The shares of Shriram Finance have surged over 2% in early trade after the company approved a preferential equity issuance of Rs 39,620 crore to MUFG Bank, a Japan-based financial institution, at an issue price of Rs 840.93 per equity share. MUFG will hold a 20% stake in the company on a fully diluted basis and will be classified as a public shareholder.

Brokerages have given a thumbs up to the deal and retained their Buy rating on Shriram Finance. Here is a detailed analysis of key brokerage views on the key NBFC counter now –

Nomura on Shriram Finance

As the promoter stake dilutes to 20% from 25% post the issuance, the Japanese bank might bring expertise in various aspects of Shriram Finance’s operations and business model. Even though MUFG Bank will be classified as a public shareholder, it gets to nominate up to two non-independent directors on the board of the company. Therefore, Nomura sees this as a big positive.

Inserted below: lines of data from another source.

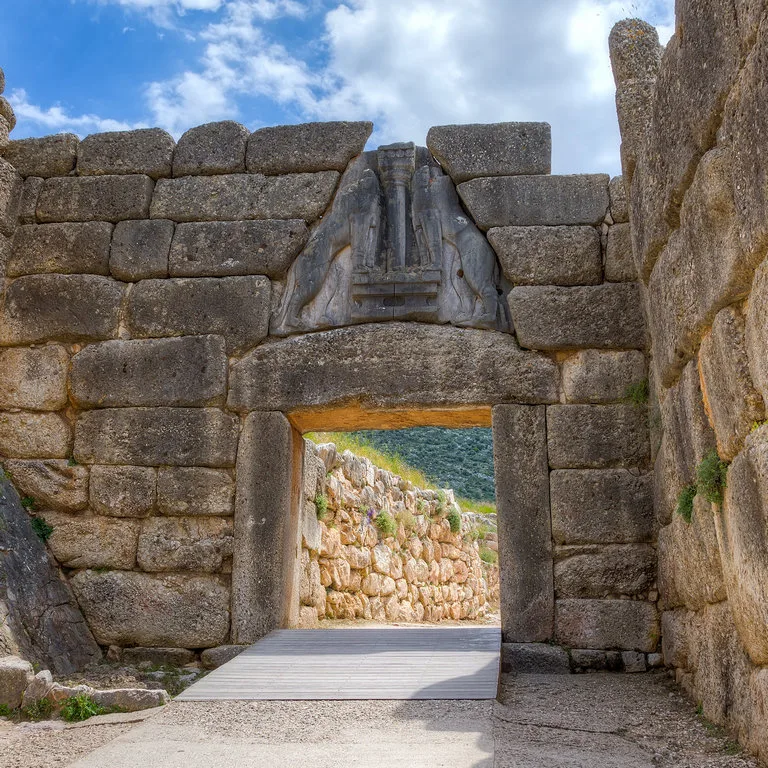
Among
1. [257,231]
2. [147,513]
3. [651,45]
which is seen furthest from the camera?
[257,231]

“As we lift FY28 AUM growth (expectations) to 20% from 17% earlier and trim the cost of funds by 24 bps, our net profit estimate is up 22%,” said Nomura. The brokerage reiterated its Buy call on Shriram Finance, while raising the target price to Rs 1,140, implying an upside of 26.4%. Nomura prefers both Shriram Finance and M&M Financial Services among its NBFC coverage.

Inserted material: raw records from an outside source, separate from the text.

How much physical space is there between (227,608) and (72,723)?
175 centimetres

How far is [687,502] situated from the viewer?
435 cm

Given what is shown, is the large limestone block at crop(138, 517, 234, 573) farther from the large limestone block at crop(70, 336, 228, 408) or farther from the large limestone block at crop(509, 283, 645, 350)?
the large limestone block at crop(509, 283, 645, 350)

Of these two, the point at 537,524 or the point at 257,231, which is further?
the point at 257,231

Motilal Oswal on Shriram Finance

The leading domestic brokerage house, Motilal Oswal, sees this transaction as a strategically significant and value-accretive development for Shriram Finance. MUFG’s investment is expected to support the company’s next phase of growth by providing long-term capital to accelerate expansion across core segments, including CV and MSME lending, while strengthening balance sheet resilience through enhanced creditworthiness and funding capacity. 

Over time, this could culminate in a potential credit rating upgrade to AAA for the finance company. The brokerage house retained its ‘Buy’ call on the stock, with a target price of Rs 1,100, which suggests another 22% over the next 12 months. 

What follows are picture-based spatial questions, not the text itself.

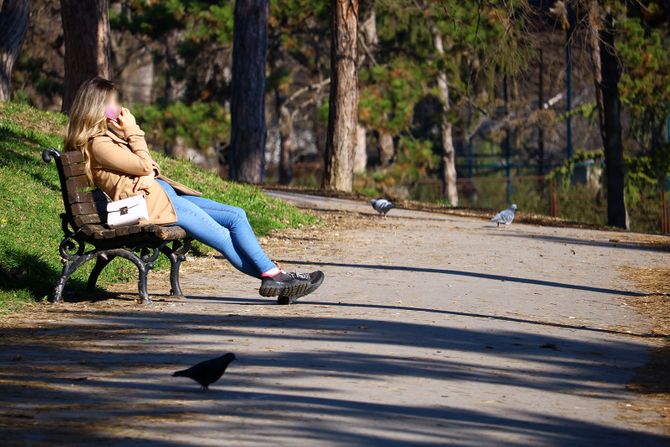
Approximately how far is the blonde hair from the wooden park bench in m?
0.07

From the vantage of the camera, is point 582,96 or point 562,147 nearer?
point 582,96

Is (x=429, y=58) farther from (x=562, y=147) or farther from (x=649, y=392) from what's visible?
(x=649, y=392)

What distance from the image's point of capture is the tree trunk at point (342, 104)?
78.6 feet

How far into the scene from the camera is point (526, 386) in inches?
257

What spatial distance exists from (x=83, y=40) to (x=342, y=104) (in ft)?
21.6

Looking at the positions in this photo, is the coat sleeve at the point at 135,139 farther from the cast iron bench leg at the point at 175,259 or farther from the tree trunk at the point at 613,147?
the tree trunk at the point at 613,147

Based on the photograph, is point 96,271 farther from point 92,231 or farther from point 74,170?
point 74,170

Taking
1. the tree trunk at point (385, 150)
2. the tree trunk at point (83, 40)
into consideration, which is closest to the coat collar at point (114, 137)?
the tree trunk at point (83, 40)

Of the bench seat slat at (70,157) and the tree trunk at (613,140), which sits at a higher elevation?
the tree trunk at (613,140)

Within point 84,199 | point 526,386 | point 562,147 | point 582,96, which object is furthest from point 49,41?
point 526,386

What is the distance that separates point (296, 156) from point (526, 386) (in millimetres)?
56740

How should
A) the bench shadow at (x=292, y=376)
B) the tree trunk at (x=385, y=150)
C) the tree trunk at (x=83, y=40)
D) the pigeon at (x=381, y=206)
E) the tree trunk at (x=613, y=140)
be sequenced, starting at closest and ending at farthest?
the bench shadow at (x=292, y=376) < the pigeon at (x=381, y=206) < the tree trunk at (x=83, y=40) < the tree trunk at (x=613, y=140) < the tree trunk at (x=385, y=150)

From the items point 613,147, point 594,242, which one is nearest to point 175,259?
point 594,242

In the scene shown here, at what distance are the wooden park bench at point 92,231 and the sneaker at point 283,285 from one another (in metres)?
0.73
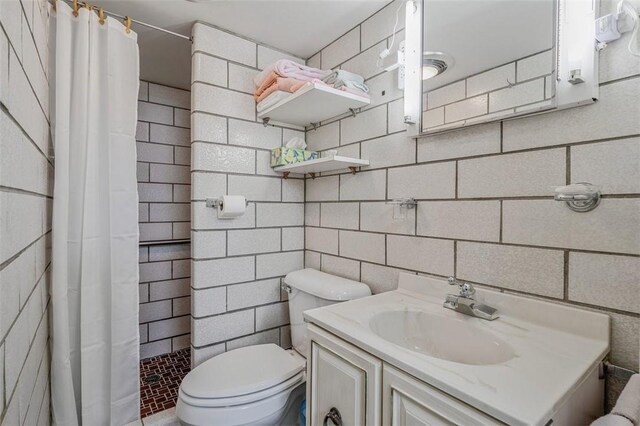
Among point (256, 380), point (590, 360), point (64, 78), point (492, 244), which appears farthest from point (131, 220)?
point (590, 360)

Jefferies on Shriram Finance

International brokerage house Jefferies also has a positive view on Shriram Finance after the deal announcement. They believe that the deal will boost the capital base and prospects of a credit rating upgrade. Currently, the NBFC’s tier 1 cap at 19.9% (pre-deal) is healthy, but the proposed capital infusion would lift the tier 1 cap to 30% +, providing additional growth capital. As a result, a stronger balance sheet may also improve the prospects of a credit rating upgrade to AAA from AA+. This can “improve Shriram Finance’s competitiveness in lower-yielding segments, including new CVs and MSMEs, and aid growth,” they added. As of now, they have retained a Buy rating with a price target of Rs 1,060. This implies almost 18% upside from the current level. 

What’s next for investors

Most brokerage houses see scope for nearly 20% upside in terms of the Shriram Finance share price movement. According to them, the proposed equity infusion is BV accretive and will help boost the MBFC’s competitiveness.